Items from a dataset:
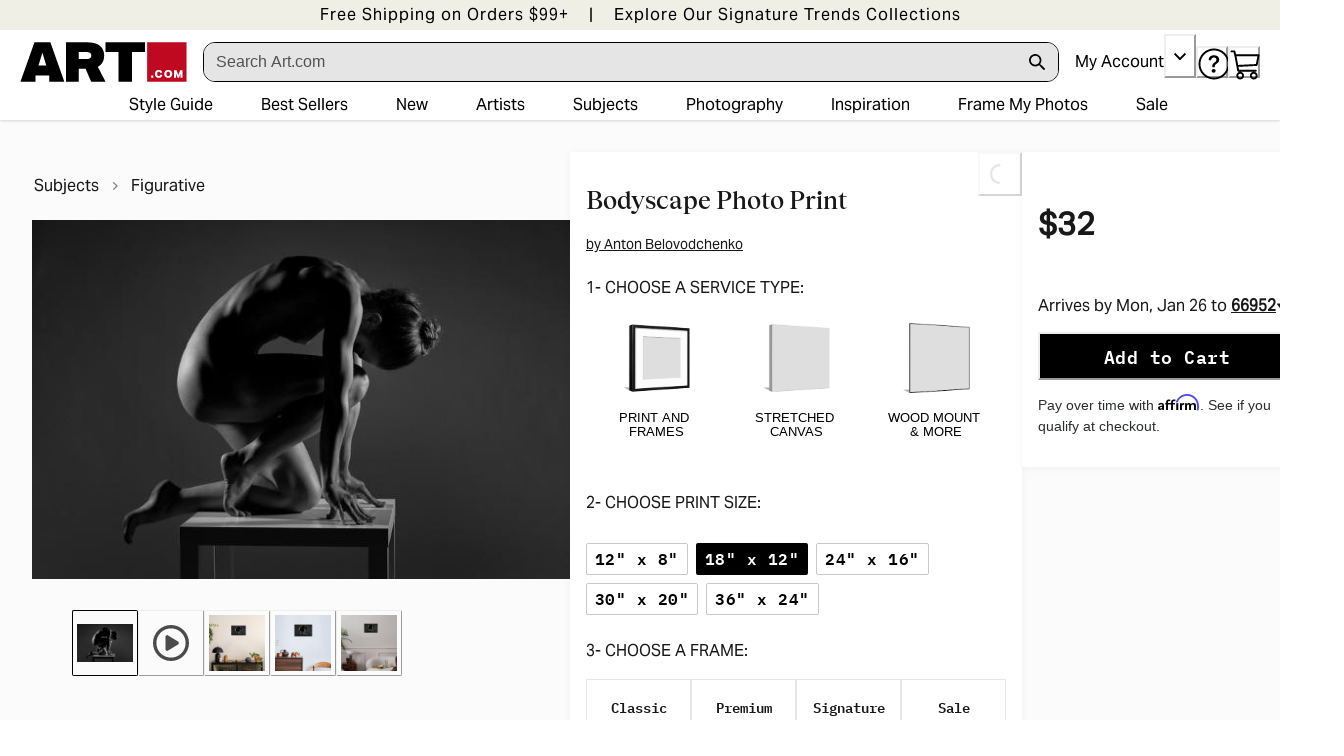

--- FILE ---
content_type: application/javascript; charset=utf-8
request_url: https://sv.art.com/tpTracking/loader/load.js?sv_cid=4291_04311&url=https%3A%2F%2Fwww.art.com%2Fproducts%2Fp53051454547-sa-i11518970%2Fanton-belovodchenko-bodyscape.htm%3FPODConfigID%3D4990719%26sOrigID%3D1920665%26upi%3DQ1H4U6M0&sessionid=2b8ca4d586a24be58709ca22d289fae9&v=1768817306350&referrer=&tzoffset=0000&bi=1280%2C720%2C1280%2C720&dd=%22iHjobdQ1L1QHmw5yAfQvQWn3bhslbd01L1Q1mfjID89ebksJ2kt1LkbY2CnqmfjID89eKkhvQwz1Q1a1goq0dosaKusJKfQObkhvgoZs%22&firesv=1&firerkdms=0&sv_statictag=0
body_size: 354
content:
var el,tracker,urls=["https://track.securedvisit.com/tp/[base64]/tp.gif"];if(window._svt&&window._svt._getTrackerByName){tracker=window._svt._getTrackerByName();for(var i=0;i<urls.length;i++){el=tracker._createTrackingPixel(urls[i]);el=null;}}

--

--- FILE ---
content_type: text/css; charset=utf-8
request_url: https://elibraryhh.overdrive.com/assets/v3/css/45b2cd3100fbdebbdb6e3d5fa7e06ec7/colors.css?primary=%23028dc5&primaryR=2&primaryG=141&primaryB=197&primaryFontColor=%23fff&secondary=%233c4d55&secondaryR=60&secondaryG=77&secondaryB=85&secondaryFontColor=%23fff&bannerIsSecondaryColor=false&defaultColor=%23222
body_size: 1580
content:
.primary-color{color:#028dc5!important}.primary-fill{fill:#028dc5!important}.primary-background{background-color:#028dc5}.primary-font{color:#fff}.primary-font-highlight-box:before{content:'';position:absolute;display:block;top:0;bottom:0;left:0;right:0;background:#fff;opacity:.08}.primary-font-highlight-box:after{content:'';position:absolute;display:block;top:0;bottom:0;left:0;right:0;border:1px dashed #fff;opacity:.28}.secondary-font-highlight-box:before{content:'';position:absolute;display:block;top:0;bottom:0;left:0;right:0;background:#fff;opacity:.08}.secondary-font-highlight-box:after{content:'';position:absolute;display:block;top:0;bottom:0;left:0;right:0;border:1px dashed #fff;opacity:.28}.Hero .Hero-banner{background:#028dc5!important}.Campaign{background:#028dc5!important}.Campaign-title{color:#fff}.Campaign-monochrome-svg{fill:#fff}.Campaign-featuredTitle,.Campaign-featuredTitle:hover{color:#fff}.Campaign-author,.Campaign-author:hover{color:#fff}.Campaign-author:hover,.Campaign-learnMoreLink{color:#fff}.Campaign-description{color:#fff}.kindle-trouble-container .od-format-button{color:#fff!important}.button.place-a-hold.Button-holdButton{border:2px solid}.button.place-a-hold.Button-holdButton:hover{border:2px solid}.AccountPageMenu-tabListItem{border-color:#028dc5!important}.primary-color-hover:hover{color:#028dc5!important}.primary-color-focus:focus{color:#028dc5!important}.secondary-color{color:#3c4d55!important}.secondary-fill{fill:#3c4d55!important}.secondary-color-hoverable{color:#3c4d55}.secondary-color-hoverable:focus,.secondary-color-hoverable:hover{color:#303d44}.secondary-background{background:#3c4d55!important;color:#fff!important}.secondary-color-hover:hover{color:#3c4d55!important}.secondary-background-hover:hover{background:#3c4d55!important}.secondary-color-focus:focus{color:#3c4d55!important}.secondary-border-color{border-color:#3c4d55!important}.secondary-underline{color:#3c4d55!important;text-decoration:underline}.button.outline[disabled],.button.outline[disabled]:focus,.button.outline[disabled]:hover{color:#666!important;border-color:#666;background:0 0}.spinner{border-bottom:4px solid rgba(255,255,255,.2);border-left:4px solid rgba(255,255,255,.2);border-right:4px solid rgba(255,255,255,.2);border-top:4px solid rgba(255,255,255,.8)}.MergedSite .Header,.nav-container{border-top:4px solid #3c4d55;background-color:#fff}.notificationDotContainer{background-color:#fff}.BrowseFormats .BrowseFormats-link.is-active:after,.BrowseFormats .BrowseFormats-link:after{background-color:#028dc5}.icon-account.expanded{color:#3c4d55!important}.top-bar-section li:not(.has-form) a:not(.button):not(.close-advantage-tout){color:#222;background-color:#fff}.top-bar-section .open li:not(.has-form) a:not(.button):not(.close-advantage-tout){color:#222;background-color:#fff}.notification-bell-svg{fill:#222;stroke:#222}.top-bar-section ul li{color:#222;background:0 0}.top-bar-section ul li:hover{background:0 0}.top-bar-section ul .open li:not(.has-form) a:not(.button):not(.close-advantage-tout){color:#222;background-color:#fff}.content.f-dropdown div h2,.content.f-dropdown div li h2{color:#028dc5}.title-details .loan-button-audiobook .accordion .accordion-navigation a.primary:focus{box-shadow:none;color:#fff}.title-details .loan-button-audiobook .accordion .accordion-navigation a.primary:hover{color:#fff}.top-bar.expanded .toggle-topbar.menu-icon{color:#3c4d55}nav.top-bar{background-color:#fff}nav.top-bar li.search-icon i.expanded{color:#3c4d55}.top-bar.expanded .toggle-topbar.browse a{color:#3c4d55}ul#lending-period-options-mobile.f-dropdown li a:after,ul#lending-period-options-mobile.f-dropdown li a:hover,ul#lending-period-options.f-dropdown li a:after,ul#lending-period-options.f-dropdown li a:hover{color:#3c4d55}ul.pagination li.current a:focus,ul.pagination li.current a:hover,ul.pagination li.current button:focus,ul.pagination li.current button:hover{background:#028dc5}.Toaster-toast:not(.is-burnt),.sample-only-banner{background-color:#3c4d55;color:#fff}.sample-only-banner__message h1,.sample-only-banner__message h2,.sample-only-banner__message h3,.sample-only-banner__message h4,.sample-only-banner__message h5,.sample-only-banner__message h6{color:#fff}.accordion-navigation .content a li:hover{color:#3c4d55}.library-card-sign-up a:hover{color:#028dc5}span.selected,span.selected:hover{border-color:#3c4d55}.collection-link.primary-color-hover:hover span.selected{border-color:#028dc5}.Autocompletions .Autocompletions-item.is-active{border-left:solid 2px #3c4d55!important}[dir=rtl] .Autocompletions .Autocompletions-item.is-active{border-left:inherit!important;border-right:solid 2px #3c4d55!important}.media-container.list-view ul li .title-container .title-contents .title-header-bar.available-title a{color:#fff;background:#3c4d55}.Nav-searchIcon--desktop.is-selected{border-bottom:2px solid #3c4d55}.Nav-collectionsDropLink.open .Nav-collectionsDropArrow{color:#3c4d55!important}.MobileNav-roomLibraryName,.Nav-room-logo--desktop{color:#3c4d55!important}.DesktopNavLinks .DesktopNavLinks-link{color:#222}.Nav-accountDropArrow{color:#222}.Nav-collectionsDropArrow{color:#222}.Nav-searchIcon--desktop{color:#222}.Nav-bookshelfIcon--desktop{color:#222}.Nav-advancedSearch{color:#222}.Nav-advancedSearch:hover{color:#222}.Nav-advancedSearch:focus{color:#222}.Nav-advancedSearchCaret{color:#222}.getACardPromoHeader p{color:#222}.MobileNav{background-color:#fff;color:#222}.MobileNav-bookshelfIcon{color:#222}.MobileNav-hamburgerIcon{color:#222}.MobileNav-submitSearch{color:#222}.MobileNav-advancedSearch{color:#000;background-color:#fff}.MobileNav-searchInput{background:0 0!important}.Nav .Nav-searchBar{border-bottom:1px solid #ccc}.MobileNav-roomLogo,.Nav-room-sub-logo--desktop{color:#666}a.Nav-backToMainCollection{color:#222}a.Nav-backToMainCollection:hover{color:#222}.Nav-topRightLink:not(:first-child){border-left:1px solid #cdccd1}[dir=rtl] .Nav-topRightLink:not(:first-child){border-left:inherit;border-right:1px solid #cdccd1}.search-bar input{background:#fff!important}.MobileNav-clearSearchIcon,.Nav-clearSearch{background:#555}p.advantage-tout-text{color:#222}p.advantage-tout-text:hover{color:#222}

_TASK STATEMENT_
Find and copy each line above that includes the string "charset".

_ANSWER SPACE_
content_type: application/javascript; charset=utf-8
content_type: text/css; charset=utf-8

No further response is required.